[[ Records for processing open ]]

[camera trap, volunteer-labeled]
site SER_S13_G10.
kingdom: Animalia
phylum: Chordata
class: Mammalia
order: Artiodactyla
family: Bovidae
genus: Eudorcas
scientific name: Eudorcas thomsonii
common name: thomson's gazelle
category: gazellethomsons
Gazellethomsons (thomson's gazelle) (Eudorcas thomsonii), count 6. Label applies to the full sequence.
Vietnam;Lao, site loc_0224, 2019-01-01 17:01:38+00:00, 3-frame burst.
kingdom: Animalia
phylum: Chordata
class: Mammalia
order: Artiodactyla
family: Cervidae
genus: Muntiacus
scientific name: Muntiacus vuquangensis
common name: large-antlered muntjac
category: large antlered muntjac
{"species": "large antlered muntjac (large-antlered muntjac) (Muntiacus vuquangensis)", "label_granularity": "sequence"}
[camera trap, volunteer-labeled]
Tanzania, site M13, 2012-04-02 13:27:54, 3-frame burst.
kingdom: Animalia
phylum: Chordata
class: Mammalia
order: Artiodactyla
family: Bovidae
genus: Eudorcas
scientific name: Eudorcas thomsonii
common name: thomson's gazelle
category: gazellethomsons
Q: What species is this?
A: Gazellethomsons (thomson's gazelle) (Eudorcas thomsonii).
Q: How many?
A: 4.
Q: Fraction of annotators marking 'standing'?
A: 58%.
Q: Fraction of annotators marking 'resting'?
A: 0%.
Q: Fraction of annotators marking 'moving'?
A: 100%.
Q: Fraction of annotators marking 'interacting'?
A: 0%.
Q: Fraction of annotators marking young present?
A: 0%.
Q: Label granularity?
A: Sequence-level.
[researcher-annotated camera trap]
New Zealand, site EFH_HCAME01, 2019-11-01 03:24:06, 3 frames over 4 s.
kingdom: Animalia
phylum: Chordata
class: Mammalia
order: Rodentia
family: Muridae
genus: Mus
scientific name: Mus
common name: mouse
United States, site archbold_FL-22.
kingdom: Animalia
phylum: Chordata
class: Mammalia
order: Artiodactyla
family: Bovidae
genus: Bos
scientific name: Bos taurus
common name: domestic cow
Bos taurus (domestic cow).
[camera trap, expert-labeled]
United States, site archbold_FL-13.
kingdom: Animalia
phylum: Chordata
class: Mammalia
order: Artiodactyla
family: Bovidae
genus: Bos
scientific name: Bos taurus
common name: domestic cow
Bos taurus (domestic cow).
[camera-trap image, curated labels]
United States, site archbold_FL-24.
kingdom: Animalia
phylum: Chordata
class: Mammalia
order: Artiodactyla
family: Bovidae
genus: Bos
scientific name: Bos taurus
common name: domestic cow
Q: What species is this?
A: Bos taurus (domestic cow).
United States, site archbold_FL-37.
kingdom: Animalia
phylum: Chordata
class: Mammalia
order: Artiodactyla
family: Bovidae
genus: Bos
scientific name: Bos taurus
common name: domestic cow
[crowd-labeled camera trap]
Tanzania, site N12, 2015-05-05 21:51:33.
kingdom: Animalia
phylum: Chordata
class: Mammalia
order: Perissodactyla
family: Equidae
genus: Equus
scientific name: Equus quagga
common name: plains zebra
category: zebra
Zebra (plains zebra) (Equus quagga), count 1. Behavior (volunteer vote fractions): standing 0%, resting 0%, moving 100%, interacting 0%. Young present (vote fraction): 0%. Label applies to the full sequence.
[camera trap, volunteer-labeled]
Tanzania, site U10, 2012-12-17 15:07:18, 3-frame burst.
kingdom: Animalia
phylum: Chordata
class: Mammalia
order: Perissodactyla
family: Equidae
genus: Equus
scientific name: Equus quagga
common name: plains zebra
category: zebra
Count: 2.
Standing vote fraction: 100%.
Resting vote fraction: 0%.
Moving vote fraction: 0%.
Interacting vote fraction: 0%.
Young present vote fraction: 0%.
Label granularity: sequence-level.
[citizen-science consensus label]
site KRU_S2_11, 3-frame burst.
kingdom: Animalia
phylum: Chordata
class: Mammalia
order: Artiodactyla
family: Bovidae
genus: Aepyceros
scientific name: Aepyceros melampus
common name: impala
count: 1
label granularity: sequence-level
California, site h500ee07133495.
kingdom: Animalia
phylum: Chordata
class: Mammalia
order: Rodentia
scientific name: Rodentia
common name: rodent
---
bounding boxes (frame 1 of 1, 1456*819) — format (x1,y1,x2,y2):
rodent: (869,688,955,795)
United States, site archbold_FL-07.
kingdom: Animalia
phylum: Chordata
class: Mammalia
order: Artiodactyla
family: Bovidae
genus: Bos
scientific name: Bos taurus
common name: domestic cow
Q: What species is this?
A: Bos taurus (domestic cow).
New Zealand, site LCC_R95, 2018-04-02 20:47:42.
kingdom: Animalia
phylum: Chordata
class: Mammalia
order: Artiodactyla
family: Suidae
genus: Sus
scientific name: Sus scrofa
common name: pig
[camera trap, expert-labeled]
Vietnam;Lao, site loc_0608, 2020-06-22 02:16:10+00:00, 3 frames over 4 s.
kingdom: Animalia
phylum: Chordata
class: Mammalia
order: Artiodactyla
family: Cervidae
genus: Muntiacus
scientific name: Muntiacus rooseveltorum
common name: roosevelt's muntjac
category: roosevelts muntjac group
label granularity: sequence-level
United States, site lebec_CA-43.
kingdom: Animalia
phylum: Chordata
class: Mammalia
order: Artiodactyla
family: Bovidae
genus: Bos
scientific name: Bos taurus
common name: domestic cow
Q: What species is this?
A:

[[ Records for processing closed ]]

▶ _Exercise instructions_
Please return exactly the lines from the opening line of the data above through the line with "category: large antlered muntjac", both included and nothing else.

▶ _Output below_
[camera trap, volunteer-labeled]
site SER_S13_G10.
kingdom: Animalia
phylum: Chordata
class: Mammalia
order: Artiodactyla
family: Bovidae
genus: Eudorcas
scientific name: Eudorcas thomsonii
common name: thomson's gazelle
category: gazellethomsons
Gazellethomsons (thomson's gazelle) (Eudorcas thomsonii), count 6. Label applies to the full sequence.
Vietnam;Lao, site loc_0224, 2019-01-01 17:01:38+00:00, 3-frame burst.
kingdom: Animalia
phylum: Chordata
class: Mammalia
order: Artiodactyla
family: Cervidae
genus: Muntiacus
scientific name: Muntiacus vuquangensis
common name: large-antlered muntjac
category: large antlered muntjac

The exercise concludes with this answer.